▶ _To do_:
Exclude images; transcribe the rest of the data exactly.

▶ _Given data_:

——————————

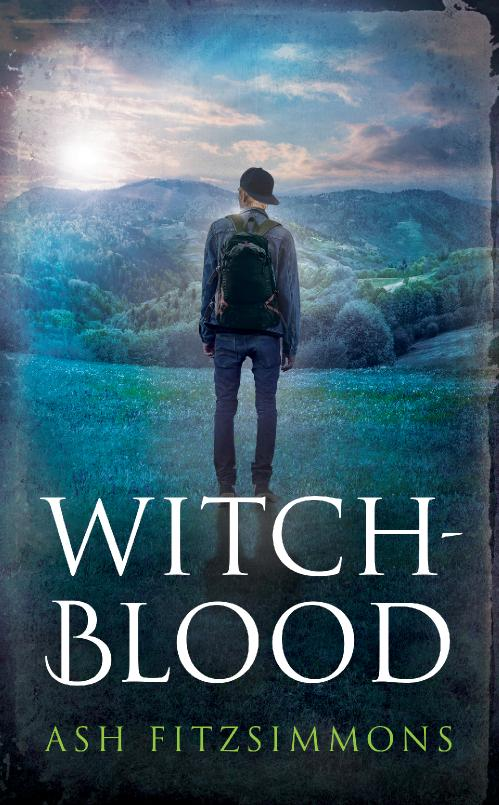 Witch-Blood - Ash Fitzsimmons
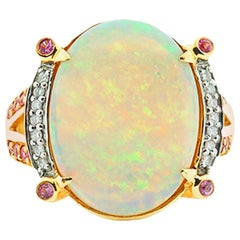 Rainbow Opal and Diamond, Pink Sapphire Ring 14 Karat Yellow Gold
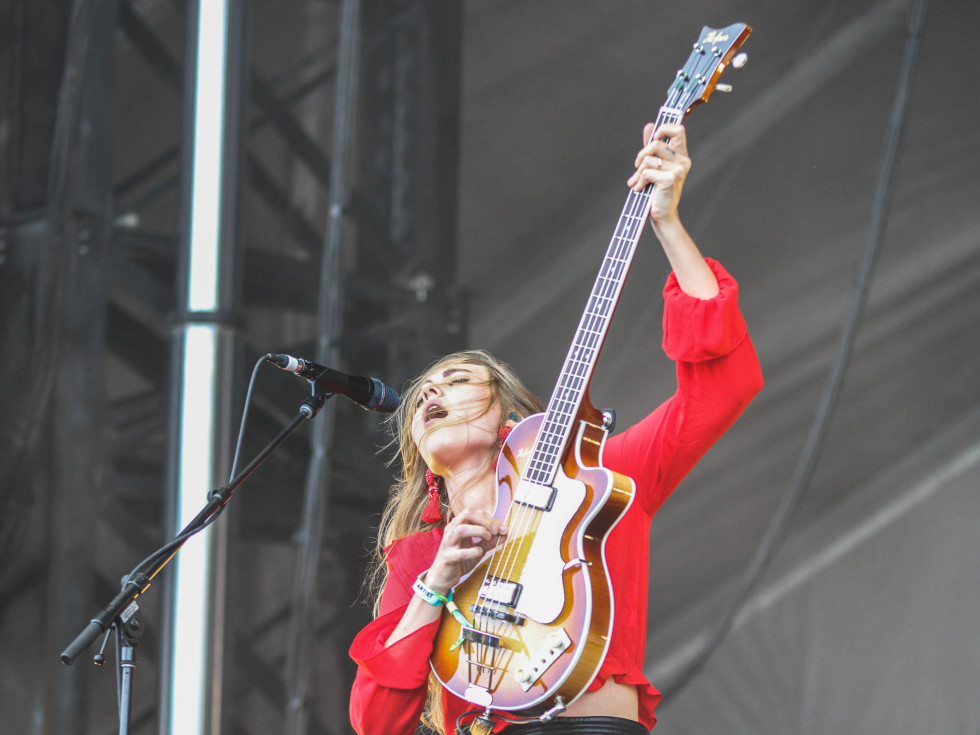 Austin City Limits Festival ACL Fest 2017 Weekend Two First Aid Kit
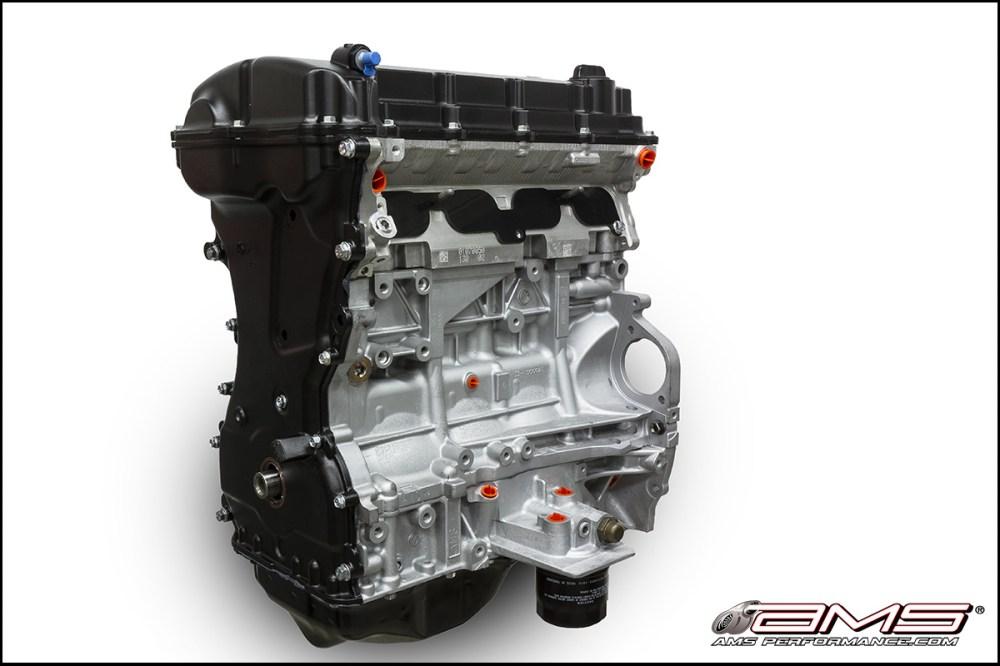 medium resolution of ams mitsubishi lancer evolution x 4b11 stage 1 crate engine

——————————

▶ _Expected answer_:
 Witch-Blood - Ash Fitzsimmons
 Rainbow Opal and Diamond, Pink Sapphire Ring 14 Karat Yellow Gold
 Austin City Limits Festival ACL Fest 2017 Weekend Two First Aid Kit
 medium resolution of ams mitsubishi lancer evolution x 4b11 stage 1 crate engine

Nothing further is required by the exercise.